This study examined whether gut microbiome imbalance is associated with endometrial cancer, given that metabolic diseases like obesity, diabetes, and hypertension are known risk factors for the cancer and gut dysbiosis can drive metabolic alterations. Researchers profiled the fecal microbial communities of endometrial cancer patients and compared them with healthy controls using 16S rRNA high-throughput gene sequencing on the Illumina NovaSeq platform. The goal was to determine whether gut microbiota composition differs between the two groups and could represent an indirect factor in endometrial cancer development.

Who was studied?

The study included 33 patients with endometrial cancer (the EC group) and 32 healthy controls (the N group). Fecal samples were collected from all participants between February 2021 and July 2021. The total number of operational taxonomic units (OTUs) identified was 28,537 in the healthy control group and 18,465 in the endometrial cancer group, with 4,771 OTUs shared between the two groups.

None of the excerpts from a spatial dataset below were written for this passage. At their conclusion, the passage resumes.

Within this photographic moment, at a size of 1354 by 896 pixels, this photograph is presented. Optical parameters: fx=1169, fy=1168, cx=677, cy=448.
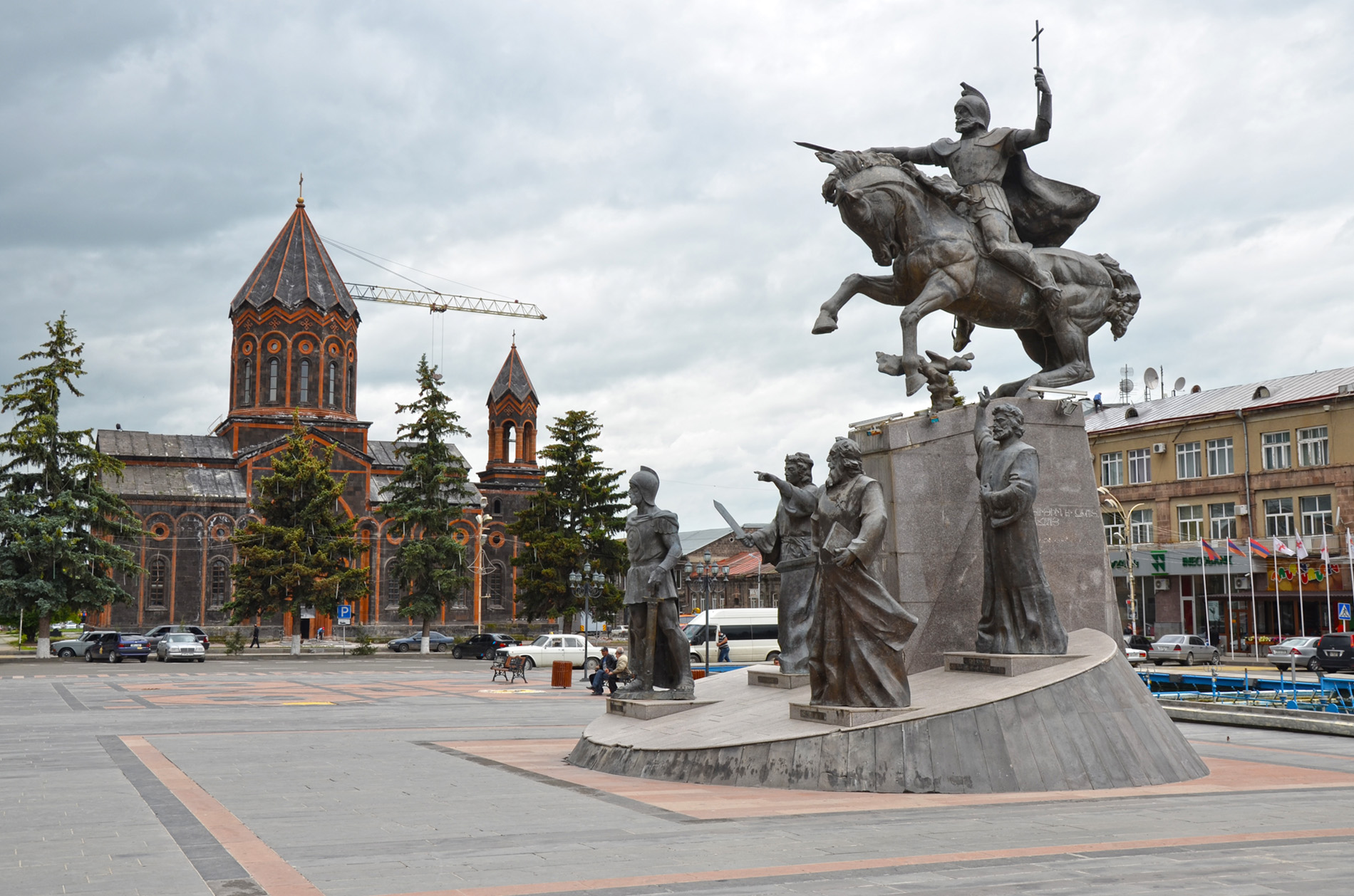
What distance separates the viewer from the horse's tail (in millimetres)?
11938

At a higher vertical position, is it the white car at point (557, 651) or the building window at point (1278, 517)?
the building window at point (1278, 517)

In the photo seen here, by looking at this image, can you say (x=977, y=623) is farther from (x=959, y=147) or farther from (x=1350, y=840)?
(x=959, y=147)

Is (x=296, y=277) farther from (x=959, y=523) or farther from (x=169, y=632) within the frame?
(x=959, y=523)

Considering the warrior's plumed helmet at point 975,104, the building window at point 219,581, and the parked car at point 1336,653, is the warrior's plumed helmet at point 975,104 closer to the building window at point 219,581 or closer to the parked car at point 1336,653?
the parked car at point 1336,653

What were the most important findings?

This was the first study to report that alpha diversity of the gut microbiota was significantly reduced in endometrial cancer patients compared with healthy controls. There was also a significant difference in overall microbial community distribution between the two groups. Specifically, the abundance of Firmicutes, Clostridia, Clostridiales, Ruminococcaceae, Faecalibacterium, and Gemmiger_formicis decreased in the endometrial cancer group relative to controls.

What are the greatest implications of this study?

The findings suggest that gut microbiome dysbiosis, marked by reduced diversity and depletion of Faecalibacterium and related Firmicutes taxa, may be linked to endometrial cancer, potentially through metabolic pathways. Faecalibacterium species, including Faecalibacterium prausnitzii, are commonly recognized as anti-inflammatory, butyrate-producing commensals, so their depletion points toward a loss of protective microbial functions in these patients. These results support further investigation of gut microbiota as a potential indirect factor in endometrial cancer risk and as a possible target for future research.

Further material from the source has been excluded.